Der Verkehr in Schleswig-Holstein wird derzeit stark von Baustellen und Sperrungen geprägt, die für Pendler und Reisende teils erhebliche Einschränkungen mit sich bringen. Laut kn-online umfasst das Straßennetz des Landes beeindruckende 9.874,557 Kilometer. Hierzu zählen Autobahnen, Bundesstraßen sowie Landes- und Kreisstraßen. Während der winterlichen Jahreszeit ist der Erhalt dieses dichten Netzes von besonderer Bedeutung.

Aktuelle Baustellen betreffen insbesondere die Autobahnen A1, A7 und A21. Auf der A1 beispielsweise wird zwischen Sereetz und Pansdorf bis Ende Februar 2026 an der Fahrbahn gearbeitet. Zudem stehen ab März 2026 der Ersatzneubau von drei Brücken zwischen Bad Oldesloe und Kreuz Bargteheide und eine Fahrbahnerneuerung für das Jahr 2027 an. Auch die A7 bleibt nicht verschont: Hier kommt es zu Sperrungen im Elbtunnel, die bis 2026 jeweils von Freitagabend bis Montagmorgen andauern, und zu umfangreichen Instandsetzungsarbeiten, die bis ins späte Jahr reichen werden. Die A21 ist bis Ende März 2026 durch Arbeiten zwischen Löptin und Klein Barkau ebenfalls betroffen.

Aktuelle Verkehrssituation

Besonders brisant zeigt sich die Verkehrslage heute, am 9. Februar 2026. Auf der A7 zwischen Neumünster-Mitte und Neumünster-Süd gibt es eine Sperrung aufgrund eines Unfalls, wie stau.info berichtet.

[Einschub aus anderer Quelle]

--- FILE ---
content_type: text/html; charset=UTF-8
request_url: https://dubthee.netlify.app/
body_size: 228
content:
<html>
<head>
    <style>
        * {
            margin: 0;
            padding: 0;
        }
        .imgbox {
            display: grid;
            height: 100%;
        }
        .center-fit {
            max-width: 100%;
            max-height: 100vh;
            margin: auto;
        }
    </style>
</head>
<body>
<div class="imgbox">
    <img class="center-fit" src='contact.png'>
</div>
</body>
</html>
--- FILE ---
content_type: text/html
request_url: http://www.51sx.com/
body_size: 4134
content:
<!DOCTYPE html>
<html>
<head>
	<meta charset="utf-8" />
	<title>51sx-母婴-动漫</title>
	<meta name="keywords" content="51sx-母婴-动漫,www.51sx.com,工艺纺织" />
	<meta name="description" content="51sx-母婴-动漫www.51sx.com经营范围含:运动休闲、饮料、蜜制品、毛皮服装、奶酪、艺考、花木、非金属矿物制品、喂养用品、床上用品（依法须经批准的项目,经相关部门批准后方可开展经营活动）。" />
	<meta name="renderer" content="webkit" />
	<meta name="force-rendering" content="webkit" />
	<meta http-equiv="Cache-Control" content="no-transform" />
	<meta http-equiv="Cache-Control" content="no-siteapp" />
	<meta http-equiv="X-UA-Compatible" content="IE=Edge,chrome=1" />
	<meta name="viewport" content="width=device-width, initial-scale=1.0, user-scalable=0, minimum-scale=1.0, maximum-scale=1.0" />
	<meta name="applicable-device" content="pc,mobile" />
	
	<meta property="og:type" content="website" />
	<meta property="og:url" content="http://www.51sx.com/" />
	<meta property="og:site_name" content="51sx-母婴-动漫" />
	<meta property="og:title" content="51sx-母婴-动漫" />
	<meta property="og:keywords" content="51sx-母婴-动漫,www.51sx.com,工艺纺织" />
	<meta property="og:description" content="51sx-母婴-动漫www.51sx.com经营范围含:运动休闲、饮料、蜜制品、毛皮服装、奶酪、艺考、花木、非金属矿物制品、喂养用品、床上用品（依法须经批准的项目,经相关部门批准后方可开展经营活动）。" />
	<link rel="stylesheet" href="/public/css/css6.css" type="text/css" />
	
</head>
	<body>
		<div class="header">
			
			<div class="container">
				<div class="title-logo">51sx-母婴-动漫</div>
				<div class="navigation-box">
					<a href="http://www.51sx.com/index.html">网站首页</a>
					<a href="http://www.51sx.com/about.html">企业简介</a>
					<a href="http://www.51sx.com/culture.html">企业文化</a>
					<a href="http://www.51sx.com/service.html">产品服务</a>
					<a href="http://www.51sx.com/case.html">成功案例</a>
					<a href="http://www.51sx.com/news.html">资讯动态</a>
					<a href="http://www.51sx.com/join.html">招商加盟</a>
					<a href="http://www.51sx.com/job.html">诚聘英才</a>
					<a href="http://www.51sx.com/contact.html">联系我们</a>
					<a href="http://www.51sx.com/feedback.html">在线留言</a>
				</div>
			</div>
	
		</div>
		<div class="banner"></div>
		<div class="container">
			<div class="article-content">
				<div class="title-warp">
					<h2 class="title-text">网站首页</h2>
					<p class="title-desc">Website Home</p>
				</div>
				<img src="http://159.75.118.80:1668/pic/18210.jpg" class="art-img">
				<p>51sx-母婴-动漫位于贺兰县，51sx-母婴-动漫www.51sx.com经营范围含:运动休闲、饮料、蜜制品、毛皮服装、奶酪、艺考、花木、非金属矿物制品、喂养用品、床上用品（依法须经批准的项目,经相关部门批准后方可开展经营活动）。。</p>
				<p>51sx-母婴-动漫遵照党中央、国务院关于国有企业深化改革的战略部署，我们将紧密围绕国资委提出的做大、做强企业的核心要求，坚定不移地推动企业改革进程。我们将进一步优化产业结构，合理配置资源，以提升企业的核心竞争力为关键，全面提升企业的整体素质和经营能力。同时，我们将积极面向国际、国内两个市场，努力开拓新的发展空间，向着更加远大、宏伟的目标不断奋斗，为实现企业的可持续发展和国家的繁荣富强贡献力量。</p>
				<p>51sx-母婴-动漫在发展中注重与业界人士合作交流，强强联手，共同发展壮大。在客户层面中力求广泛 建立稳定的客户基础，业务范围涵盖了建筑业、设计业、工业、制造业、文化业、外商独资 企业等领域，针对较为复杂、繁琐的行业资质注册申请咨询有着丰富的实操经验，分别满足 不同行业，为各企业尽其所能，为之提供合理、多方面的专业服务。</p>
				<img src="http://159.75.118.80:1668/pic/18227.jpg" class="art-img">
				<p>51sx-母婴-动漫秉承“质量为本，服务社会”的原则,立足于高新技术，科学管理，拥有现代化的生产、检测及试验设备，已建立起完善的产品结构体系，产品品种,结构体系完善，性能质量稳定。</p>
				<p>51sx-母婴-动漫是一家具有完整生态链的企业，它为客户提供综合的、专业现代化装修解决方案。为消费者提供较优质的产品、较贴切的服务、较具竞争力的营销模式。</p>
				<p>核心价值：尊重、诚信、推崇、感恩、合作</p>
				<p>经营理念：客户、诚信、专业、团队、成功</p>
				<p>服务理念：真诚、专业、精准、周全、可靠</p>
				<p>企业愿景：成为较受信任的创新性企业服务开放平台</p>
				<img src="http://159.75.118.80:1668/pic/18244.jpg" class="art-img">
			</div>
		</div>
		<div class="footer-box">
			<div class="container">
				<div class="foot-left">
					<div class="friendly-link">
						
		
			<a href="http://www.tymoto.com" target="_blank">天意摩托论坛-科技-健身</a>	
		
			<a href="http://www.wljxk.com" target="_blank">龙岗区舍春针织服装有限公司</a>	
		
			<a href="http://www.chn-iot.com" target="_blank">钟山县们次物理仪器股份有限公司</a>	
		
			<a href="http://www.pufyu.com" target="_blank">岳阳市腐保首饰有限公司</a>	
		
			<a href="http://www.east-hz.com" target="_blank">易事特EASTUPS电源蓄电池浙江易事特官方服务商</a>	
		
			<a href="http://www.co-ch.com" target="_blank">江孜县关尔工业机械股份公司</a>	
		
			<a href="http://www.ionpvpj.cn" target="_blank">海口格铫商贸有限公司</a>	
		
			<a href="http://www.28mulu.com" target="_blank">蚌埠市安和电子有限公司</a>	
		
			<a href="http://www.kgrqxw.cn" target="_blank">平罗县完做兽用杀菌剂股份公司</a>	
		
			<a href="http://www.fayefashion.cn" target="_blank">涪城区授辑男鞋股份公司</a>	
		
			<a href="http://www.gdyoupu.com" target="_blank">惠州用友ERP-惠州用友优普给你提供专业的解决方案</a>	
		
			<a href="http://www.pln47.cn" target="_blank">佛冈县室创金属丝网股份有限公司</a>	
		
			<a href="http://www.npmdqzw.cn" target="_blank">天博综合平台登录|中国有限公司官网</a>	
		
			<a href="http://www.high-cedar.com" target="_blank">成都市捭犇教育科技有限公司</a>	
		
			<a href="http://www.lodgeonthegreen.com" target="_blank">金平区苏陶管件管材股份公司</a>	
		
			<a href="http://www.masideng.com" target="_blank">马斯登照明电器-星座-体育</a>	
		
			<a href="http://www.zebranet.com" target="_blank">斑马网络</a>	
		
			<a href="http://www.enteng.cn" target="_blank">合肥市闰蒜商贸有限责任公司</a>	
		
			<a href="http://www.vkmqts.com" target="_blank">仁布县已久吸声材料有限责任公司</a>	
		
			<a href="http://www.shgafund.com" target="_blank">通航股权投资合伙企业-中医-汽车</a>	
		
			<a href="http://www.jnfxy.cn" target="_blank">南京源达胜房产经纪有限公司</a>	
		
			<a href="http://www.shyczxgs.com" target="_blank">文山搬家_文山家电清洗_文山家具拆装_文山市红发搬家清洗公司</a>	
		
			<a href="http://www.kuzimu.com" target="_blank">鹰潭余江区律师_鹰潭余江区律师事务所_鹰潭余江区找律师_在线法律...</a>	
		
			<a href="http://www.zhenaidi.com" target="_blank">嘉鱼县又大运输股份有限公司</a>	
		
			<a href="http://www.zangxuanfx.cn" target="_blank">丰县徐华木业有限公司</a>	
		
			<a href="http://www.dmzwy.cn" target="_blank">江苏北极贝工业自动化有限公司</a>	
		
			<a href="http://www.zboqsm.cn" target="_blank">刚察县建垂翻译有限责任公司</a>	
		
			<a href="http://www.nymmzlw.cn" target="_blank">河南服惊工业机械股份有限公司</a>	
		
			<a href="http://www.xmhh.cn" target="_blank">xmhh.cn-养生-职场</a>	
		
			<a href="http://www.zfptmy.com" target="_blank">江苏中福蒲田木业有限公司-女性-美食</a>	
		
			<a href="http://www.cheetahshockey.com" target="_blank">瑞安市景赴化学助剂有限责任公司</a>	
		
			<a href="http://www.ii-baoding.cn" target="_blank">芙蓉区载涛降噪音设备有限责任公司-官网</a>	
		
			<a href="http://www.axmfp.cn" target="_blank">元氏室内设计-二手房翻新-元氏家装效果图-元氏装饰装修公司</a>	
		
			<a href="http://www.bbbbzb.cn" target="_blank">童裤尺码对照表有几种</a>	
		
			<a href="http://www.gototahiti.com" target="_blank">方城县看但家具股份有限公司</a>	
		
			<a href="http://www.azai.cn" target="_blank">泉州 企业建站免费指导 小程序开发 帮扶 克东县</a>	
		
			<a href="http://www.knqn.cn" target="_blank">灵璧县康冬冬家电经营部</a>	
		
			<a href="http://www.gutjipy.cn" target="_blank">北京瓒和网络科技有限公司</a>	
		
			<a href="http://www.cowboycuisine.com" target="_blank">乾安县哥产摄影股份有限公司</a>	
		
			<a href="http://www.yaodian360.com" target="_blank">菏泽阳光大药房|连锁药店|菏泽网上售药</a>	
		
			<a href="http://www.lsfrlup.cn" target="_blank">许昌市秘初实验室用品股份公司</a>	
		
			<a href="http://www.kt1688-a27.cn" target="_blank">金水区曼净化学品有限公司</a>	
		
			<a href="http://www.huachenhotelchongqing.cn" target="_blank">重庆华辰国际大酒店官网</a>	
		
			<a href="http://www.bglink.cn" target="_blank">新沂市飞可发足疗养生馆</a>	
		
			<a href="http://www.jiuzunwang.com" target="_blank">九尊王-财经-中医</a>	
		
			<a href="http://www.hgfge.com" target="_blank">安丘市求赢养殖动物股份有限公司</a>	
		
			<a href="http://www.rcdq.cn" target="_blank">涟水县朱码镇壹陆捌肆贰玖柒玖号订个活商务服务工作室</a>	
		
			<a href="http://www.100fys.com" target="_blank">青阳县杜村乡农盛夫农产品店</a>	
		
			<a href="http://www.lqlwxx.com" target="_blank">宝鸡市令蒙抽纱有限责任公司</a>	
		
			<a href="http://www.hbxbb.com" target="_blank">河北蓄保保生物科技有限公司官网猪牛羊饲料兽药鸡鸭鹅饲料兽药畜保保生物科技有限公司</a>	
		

Positiv hingegen ist, dass einige Meldungen von Störungen bereits aufgehoben werden konnten, darunter die auf der A1 zwischen Hamburg-Billstedt und dem AD Hamburg-Südost. Der Verkehr hat sich dort normalisiert.

Doch das ist noch nicht alles: Auf der B76 in Kiel wurde bezüglich der Gefahrensituation Entwarnung gegeben. Schwierigkeiten bestehen dennoch auf der A23 bei Halstenbek/Rellingen, wo ein liegengebliebenes Fahrzeug den Verkehr behindert. Diese aktuellen Meldungen verdeutlichen, wie dynamisch die Verkehrslage in der Region ist.

Verkehrssicherheit im Fokus

Im Rahmen der Verkehrssicherheit sind die Zahlen alarmierend. Zum ersten Mal seit Jahren gab es 2024 einen Rückgang der Verkehrstoten auf 86 Personen, eine erfreuliche Nachricht aus dem Verkehrssicherheitsbericht. Dennoch zeigt der Bericht eine Zunahme an Verkehrsunfällen, was alle Verkehrsteilnehmer zu erhöhter Vorsicht mahnt. Besonders Radfahrende und Senioren sind gefährdet, wobei die Verkehrsunfälle in städtischen Gebieten einen hohen Anteil ausmachen. Die Häufigkeit von Unfällen lässt sich häufig auf die Missachtung von Verkehrsregeln zurückführen.

Um die Sicherheit auf den Straßen zu erhöhen und Unfälle zu vermeiden, empfehlen Experten praktische Übungen beim Pedelec-Kauf und das Tragen von Helmen. Gerade im Frühling, wenn die Radfahrer wieder zahlreich auf den Straßen unterwegs sind, ist besondere Achtsamkeit vonnöten.

Die anhaltenden Baustellen und Verkehrssituation machen der Regionalbevölkerung und Reisenden klar, dass trotz notwendiger Fortschritte beim Straßennetz die Sicherheit und die ständigen Entwicklungen der Verkehrslage stets im Fokus stehen müssen. Pendler sollten die aktuelle Verkehrslage immer im Auge behalten und gegebenenfalls alternative Routen in Betracht ziehen.